A brief search returned the web API URL path that returns a JSON structure {"numberOfLights":1,"lights":[{"on":0,"brightness":28,"temperature":309}]}, so you can read the three values the lamp uses in the one-line data object. A method GET returns the values and a method PUT sets the value. I was now able to connect to the access point and PUT a JSON string to the address:port/path and control the lamps three values. Score: Lamp 0, Me 1.

A quick bash script allowed me to at least power on the lamps and set them to a predetermined temperature and brightness.

Having the ability to pwn the lamps via the web API means I do not have to give up any of my digital rights and can have complete ownership of these lamps, never giving any control the the manufacturer or app developers.
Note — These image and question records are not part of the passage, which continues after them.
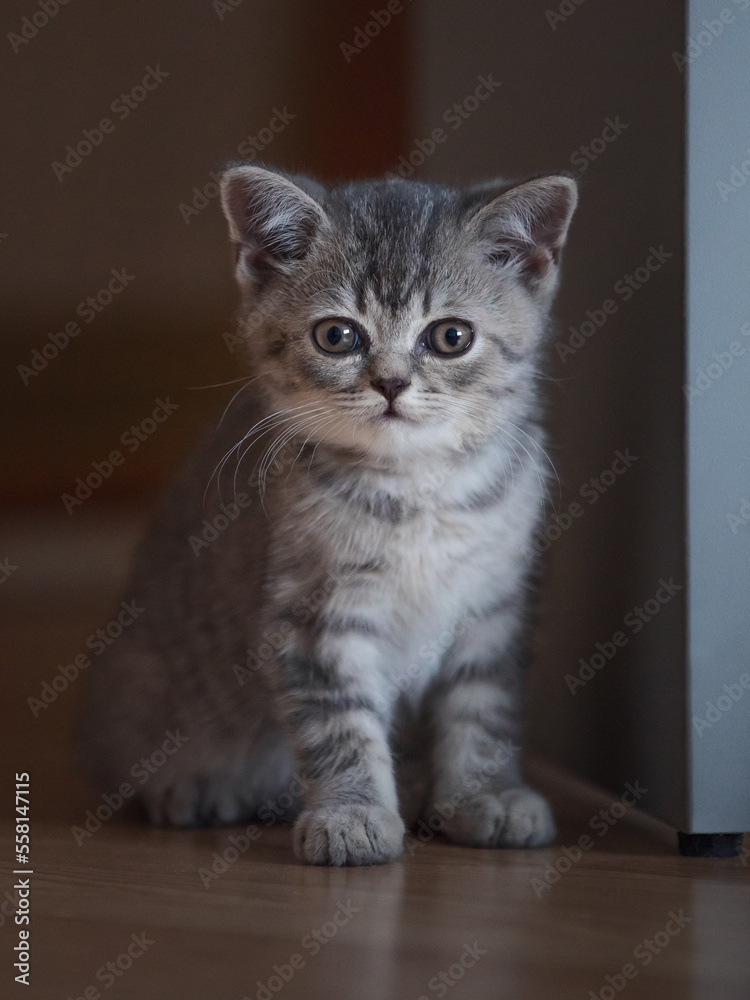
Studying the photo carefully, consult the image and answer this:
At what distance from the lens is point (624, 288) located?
5.18 feet

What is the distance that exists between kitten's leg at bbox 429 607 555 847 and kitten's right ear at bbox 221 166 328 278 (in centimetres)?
61

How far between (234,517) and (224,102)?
300 cm

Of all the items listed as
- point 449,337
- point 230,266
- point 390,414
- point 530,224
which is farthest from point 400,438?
point 230,266

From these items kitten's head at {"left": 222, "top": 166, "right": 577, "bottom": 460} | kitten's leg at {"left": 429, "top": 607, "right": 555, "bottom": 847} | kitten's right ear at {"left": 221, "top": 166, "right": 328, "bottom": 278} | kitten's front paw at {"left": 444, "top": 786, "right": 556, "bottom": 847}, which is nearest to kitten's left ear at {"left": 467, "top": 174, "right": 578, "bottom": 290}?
kitten's head at {"left": 222, "top": 166, "right": 577, "bottom": 460}

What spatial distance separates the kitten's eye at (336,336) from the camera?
56.4 inches

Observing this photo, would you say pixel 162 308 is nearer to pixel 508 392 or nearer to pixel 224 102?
pixel 224 102

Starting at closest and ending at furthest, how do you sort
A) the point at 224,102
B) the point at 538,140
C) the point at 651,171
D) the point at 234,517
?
the point at 651,171 < the point at 234,517 < the point at 538,140 < the point at 224,102

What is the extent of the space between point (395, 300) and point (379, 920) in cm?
78

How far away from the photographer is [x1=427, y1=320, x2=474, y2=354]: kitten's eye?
144 centimetres

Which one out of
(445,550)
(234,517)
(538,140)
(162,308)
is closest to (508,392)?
(445,550)

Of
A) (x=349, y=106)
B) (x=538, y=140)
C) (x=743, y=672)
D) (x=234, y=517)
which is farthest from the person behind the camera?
(x=349, y=106)

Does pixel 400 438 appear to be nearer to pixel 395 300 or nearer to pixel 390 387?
pixel 390 387

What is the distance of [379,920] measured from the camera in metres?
1.11

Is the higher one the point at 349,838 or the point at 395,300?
the point at 395,300
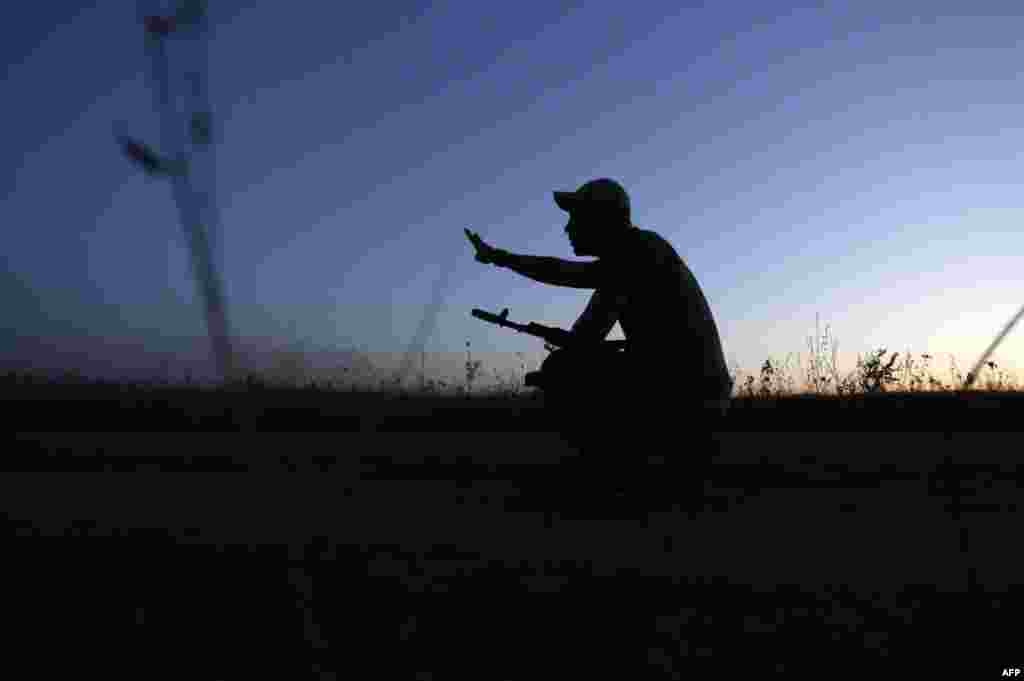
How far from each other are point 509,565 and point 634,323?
80.3 inches

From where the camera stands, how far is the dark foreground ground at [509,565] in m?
2.25

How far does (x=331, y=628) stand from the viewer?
2.54 meters

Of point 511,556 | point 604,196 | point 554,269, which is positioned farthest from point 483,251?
point 511,556

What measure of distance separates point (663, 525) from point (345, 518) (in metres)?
1.45

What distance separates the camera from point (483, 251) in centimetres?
557

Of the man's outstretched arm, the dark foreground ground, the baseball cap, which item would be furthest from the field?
the baseball cap

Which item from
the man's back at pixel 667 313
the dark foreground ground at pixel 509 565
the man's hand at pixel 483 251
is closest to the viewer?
the dark foreground ground at pixel 509 565

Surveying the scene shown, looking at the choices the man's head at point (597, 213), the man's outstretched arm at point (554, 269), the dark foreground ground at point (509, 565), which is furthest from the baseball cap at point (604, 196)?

Score: Lamp App 0, Me 2.

The App

Liberating the freedom crushing proprietary app and regaining control was fun. It’s not just that it’s a bad idea to connect a lamp to the Internet, it’s also that it’s a bad idea to install a random application you can’t audit on your phone.

GNOME-Builder is amazing (hi Christian). I decided to start a new project, select Python and it immediately started me into a fully-functioning (and buildable) Hello World example project.

I whipped up a quick layout in GNOME-Builder’s View Design tab and began translating bash’s nmcli and wget into Python libraries. After a bit of work learning how Flatpak manifests work to include the necessary libraries (hint: manifests are required learning to solve dependencies within a flatpak), I had a proof of concept app that allows me to connect to a lamp and adjust temperature and brightness.

An IOT Light App on PureOS for Librem 5

Securing my Lamp

Now I am able to control the lamps without their ever accessing the Internet from my Librem 5 phone as well as Librem Mini desktop, adding the much needed security to this IOT device. Fortunately because I have a Librem 5 running PureOS, it was relatively simple to replace the proprietary, insecure app with my own simple application that works both on my phone and (through convergent app development) on my desktop so I can keep the lamps in their own private compartment, disconnected from the Internet, and control it with my own trusted app.

The more Internet of Things (or as some call them Internet of Stings) makes it onto more networks and into more homes, the greater exploitation you and your digital life will suffer. This exploitation is highlighted regularly, today’s example as published by Washington Post, Massive camera hack exposes the growing reach and intimacy of American surveillance, showcases the creepiness of insecure IOT.

Securing IOT

It’s commonplace now for companies to ship devices that take control away from you. In this case I was able to take control back.

Security must be at the foundation of IOT products, if a lamp needs to be an IOT device it can at the very least be developed in a way that the user has complete control over it, doesn’t require signing a terms of service, doesn’t phone home, and doesn’t send a single bit over the network without user request. I made my lamp IOT device do just that.